Instrução 1
Liste todos os nomes próprios de lugares que aparecem no texto sobre Nicole e São Francisco.
Instrução 2
Dê continuidade ao texto sobre Nicole e São Francisco, começando logo depois da última frase apresentada.

Texto para leitura
§

Uma tarde, o sininho pendurado na porta do salão soou diferente. Três mulheres adentraram, sentaram-se, trataram dos cabelos enquanto conversavam entre elas. Nicole prestava atenção na exuberância. Falavam de um lugar onde as pessoas eram de todas as cores. Segundo Nicole, em Las Vegas só havia gente branca. As pessoas negras estavam confinadas ao Westside — como era designado o bairro-gueto que ficava do lado de lá da linha do comboio — e os asiáticos estavam fadados ao trabalho nas cozinhas. Naquele local novo existia uma ópera, restaurantes fervilhando e lojas alternativas que as três mulheres costumavam frequentar. Era como um sonho, pensou ela.
Nicole abandonou os ideias e as aspirações dos pequenos burgueses, com as quais nunca se identificou, e zarpou para a sua nova vida. Ela e mais cem mil jovens, de todo país, rumaram para o epicentro do mundo naquele ano, a cidade de São Francisco.
Pouco antes do Verão do Amor começar, Scott McKenzie entoava a canção de John Phillips “San Francisco” (Be Sure to Wear Flowers in Your Hair)” que funcionou como uma espécie de hino-chamariz. São Francisco era lugar onde a humanidade se cumpriria: as pessoas gentis trariam flores nos cabelos, ninguém prejudicaria ninguém em nome do quer que fosse, deus seria a natureza, os princípios capitalistas da classe média seriam substituídos pela propriedade comum e o dinheiro incompatível com a felicidade. Homens, mulheres, negros, (e sobretudo) brancos seriam iguais. A paz e o amor os bens supremos. Os “peregrinos” eram atraídos por essa abundância de valores e pela liberdade de serem o contrário dos seus pais. A utopia era hippie.

§

Informações registradas
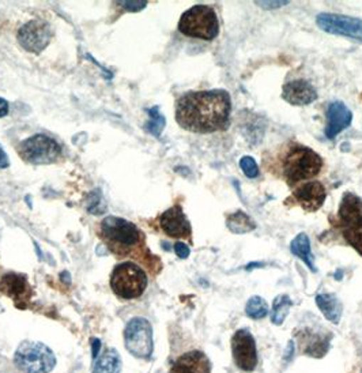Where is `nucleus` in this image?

§

Resposta do exercício 1
Las Vegas
Westside
São Francisco

Resposta do exercício 2
Nicole estava lá para testemunhar e fazer história. Na altura, vivia em casa de uma senhora que a ajudou e morava por cima de um bar. Mais tarde, iria trabalhar no salão de cabeleireiros mais chique e louco da cidade, frequentado pela nata musical de Haight, onde Carlos Santana e Janis Joplin eram habituais (por mais incrível que pareça). Nicole pontuou que Joplin era muito gentil, e, ao mesmo tempo, uma fire ball. Não gostava de cortar o cabelo apesar de querer estar ali (este episódio ficará para outra oportunidade). O fato é que Nicole estava plenamente integrada naquela nova cultura, tendo encontrado os próprios caminhos.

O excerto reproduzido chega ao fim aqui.